Penelitian awal katalis dimulai tahun 1823 oleh Dulong P. L. Dan Thenard melalui dekomposisi NH3 dengan logam-logam, yang kemudian ditulis sesuai urutan keaktifannya: Fe, Cu, Ag, Au, dan Pt. Tahun 1825 M. Faraday melakukan sintesis ammonia dengan katalis Pt. P. Phillips (1831) mengajukan paten proses pembuatan H2SO4 melalui oksidasi SO2 dengan udara menggunakan Pt. Penelitian lebih lanjut oleh M. Faraday (1834) melalui oksidasi H2 dengan O2, N2O, NO dengan Pt, menyimpulkan bahwa reaksi dapat berlangsung bila digunakan Pt yang bersih.

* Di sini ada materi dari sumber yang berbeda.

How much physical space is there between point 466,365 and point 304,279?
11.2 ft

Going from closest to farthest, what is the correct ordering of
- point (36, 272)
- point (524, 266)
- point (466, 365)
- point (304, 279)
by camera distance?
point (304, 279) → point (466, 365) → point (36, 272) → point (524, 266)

Beberapa tahun kemudian, J. J. Berzelius (1836) melakukan studi extensif tentang katalis. Pada saat itu orang belum mengetahui tentang molekul. Dalam suatu jurnal, ia menyatakan: “Many bodies…have the property of exerting on other bodies an action which is very different from chemical affinity. By mean of this action they produce decomposition in bodies, and form new compounds into the composition of which they don’t enter. This New power, hitherto unknown, is common both in organic and inorganic nature…I shall…call it catalytic power. I shall also call catalysis for the decomposition of bodies by this force”.[1] Pernyataan tersebut yang kemudian menjadi definisi pertama katalis.
Penelitian selanjutnya oleh Paul sabatier (1897) melalui konsep pembentukan senyawa aktif hasil interaksi katalis-reaktan, menyatakan bahwa katalis mengantarkan reaktan melalui jalan baru yang lebih mudah untuk berubah menjadi produk. W. Ostwald (1901) melalui studi kinetik dan prinsip termodinamika, mendefinisikan katalis sebagai zat yang bila dilibatkan dalam reaksi dapat mempercepat reaksi dan tidak tergabung dalam produk reaksi. Ide lain dalam literatur datang dari Jean-Baptiste Perrin (1919), yang mengemukakan bahwa katalis mampu mentransfer energi ke reaktan, sehingga mengaktifkan molekul-molekul.
Pada dasarnya, seluruh argumen yang dikemukakan oleh Dulong P. L. Dan Thenard, M. Faraday, P. Phillips, J. J. Berzelius, Paul sabatier, W. Ostwald, maupun Jean-Baptiste Perrin adalah benar. Selain definisi yang disebutkan di atas, definisi lain tentang katalis diantaranya:
1. katalis mempercepat reaksi yang menurut termodinamika dapat berlangsung.
2. katalis mempercepat reaksi mencapai kesetimbangan, tetapi tidak mengubah kesetimbangan.
3. Untuk reaksi paralel, katalis tertentu hanya mempercepat satu reaksi saja.
Teori-teori tersebut ditegakkan berdasarkan kenyataan bahwa katalis membentuk ikatan dengan reaktan (bereaksi membentuk senyawa-antara aktif). Kekuatan ikatan tersebut harus pas, yang berarti tidak terlalu lemah agar senyawa antara tidak terlepas menjadi reaktan kembali, dan tidak terlalu kuat agar senyawa antara dapat bereaksi lebih lanjut menjadi produk. Untuk suatu reaktan, kekuatan ikatan tersebut dipengaruhi oleh sifat geometri dan sifat elektronik katalis.
Perkembangan teori katalis yang telah dikemukakan di atas juga sejalan dengan perkembangan teknologi dalam pembuatan katalis. Sejak tahun 2000, riset material skala nanometer memasuki babak yang paling progesif. Hasil akhir riset tersebut adalah mengubah teknologi yang ada, yang umumnya berbasis pada material skala mikrometer menjadi teknologi berbasis pada material skala nanometer. Penemuan baru dalam bidang ini menyebabkan aplikasi-aplikasi baru mulai tampak di berbagai bidang, salah satunya dalam pengembangan katalis, yang dikenal sebagai nanokatalis. Dengan luas permukaan katalis yang besar, reaksi pembentukan produk dari reaktan akan lebih cepat. Luas permukaan katalis yang besar dapat diciptakan dengan membuat ukuran katalis dalam skala nanometer.